■ DIRECTIONS ■
Output the data below exactly, without images.

■ PROVIDED INFORMATION ■
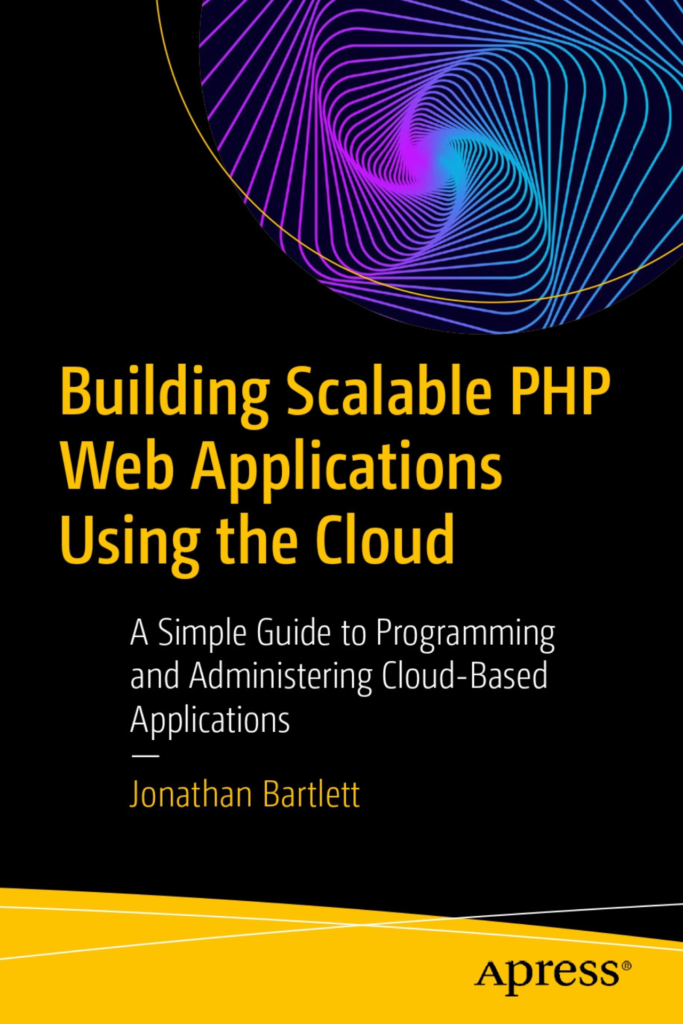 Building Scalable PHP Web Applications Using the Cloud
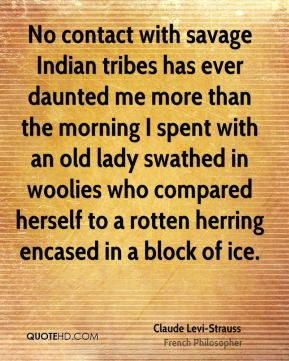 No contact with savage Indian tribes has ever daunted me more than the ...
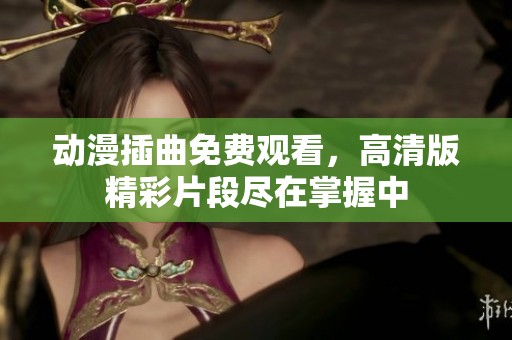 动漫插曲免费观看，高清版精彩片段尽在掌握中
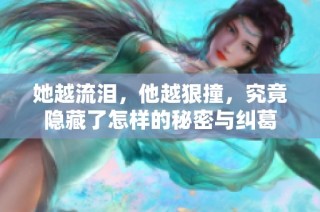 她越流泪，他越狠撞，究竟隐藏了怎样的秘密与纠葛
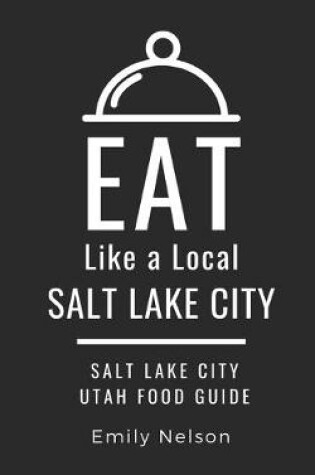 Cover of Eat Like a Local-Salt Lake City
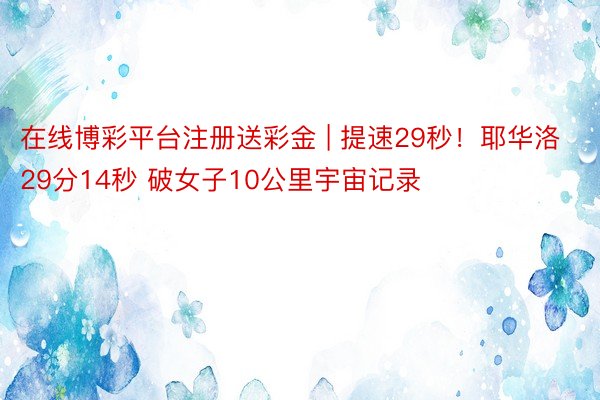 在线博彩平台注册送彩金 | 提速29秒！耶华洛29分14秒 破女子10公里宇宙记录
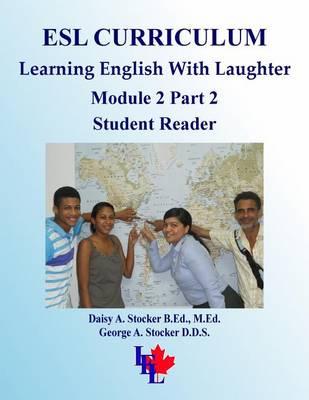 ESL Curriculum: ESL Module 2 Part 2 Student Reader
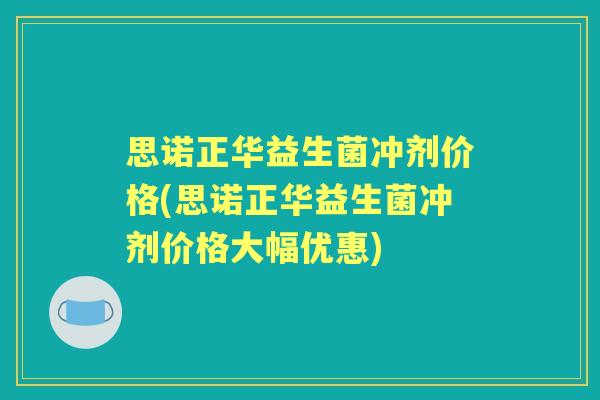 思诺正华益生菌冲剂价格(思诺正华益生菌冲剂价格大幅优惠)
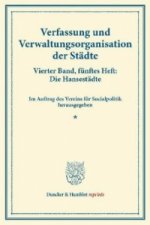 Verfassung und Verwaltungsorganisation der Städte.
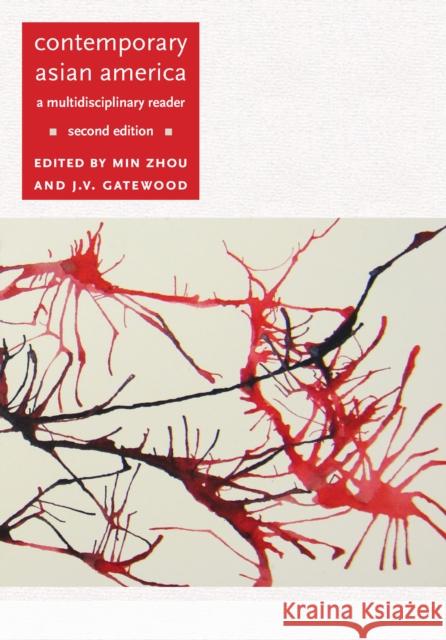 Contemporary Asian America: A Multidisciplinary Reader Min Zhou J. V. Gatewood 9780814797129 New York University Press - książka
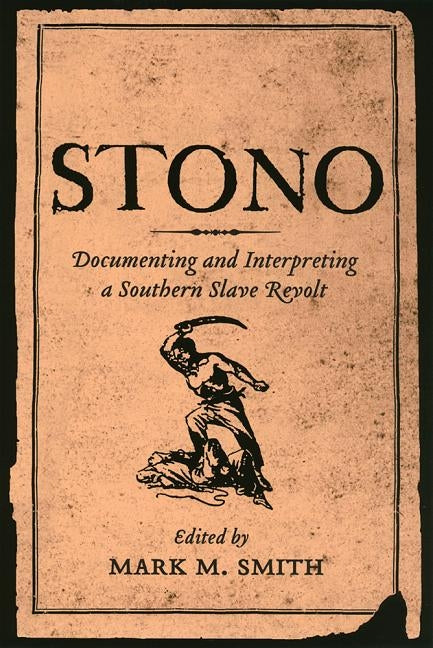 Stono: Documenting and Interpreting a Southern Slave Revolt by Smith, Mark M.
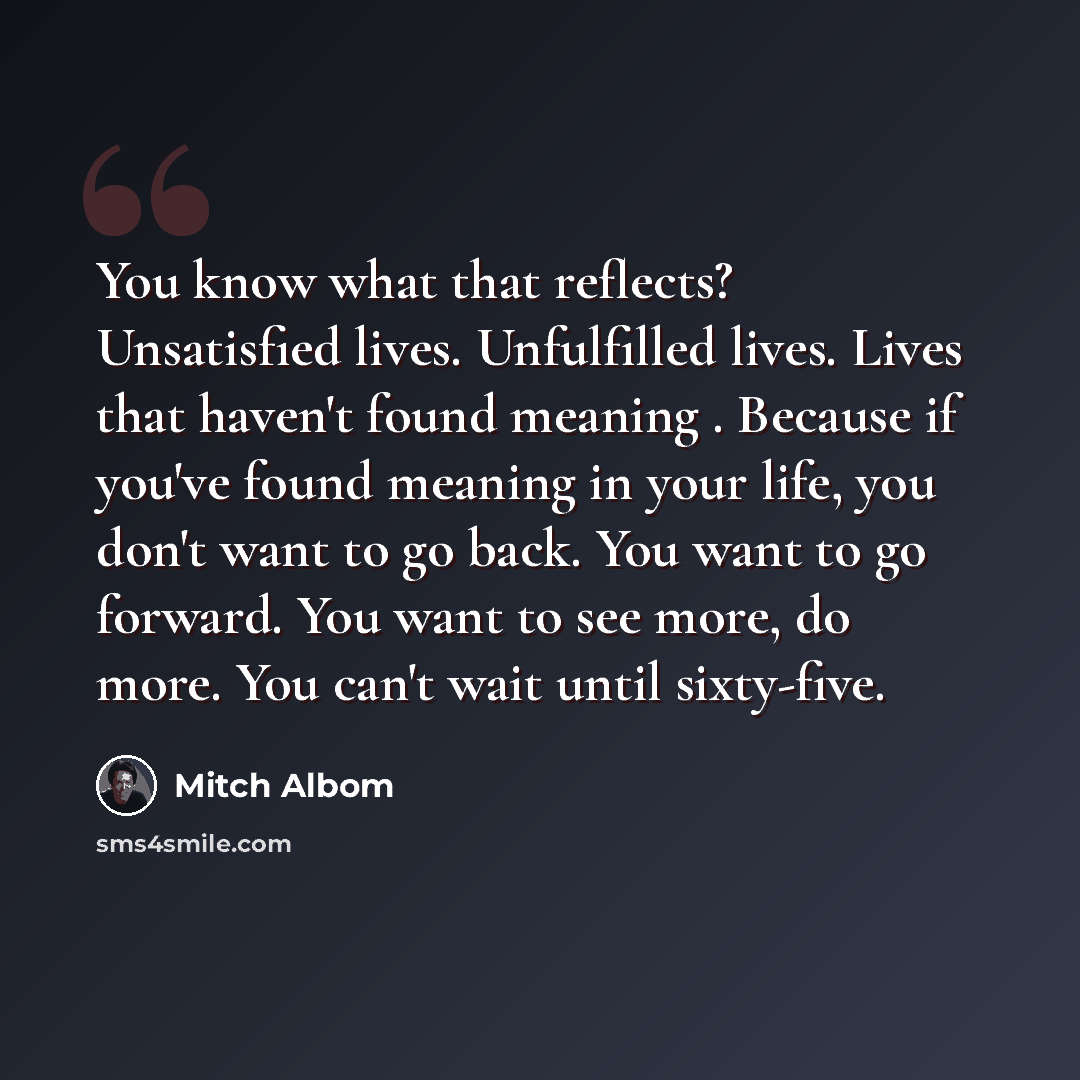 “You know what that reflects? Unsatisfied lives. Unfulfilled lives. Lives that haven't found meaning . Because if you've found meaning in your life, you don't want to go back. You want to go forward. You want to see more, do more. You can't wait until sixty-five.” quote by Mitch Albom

■ ANSWER BOX ■
 Building Scalable PHP Web Applications Using the Cloud
 No contact with savage Indian tribes has ever daunted me more than the ...
 动漫插曲免费观看，高清版精彩片段尽在掌握中
 她越流泪，他越狠撞，究竟隐藏了怎样的秘密与纠葛
 Cover of Eat Like a Local-Salt Lake City
 在线博彩平台注册送彩金 | 提速29秒！耶华洛29分14秒 破女子10公里宇宙记录
 ESL Curriculum: ESL Module 2 Part 2 Student Reader
 思诺正华益生菌冲剂价格(思诺正华益生菌冲剂价格大幅优惠)
 Verfassung und Verwaltungsorganisation der Städte.
 Contemporary Asian America: A Multidisciplinary Reader Min Zhou J. V. Gatewood 9780814797129 New York University Press - książka
 Stono: Documenting and Interpreting a Southern Slave Revolt by Smith, Mark M.
 “You know what that reflects? Unsatisfied lives. Unfulfilled lives. Lives that haven't found meaning . Because if you've found meaning in your life, you don't want to go back. You want to go forward. You want to see more, do more. You can't wait until sixty-five.” quote by Mitch Albom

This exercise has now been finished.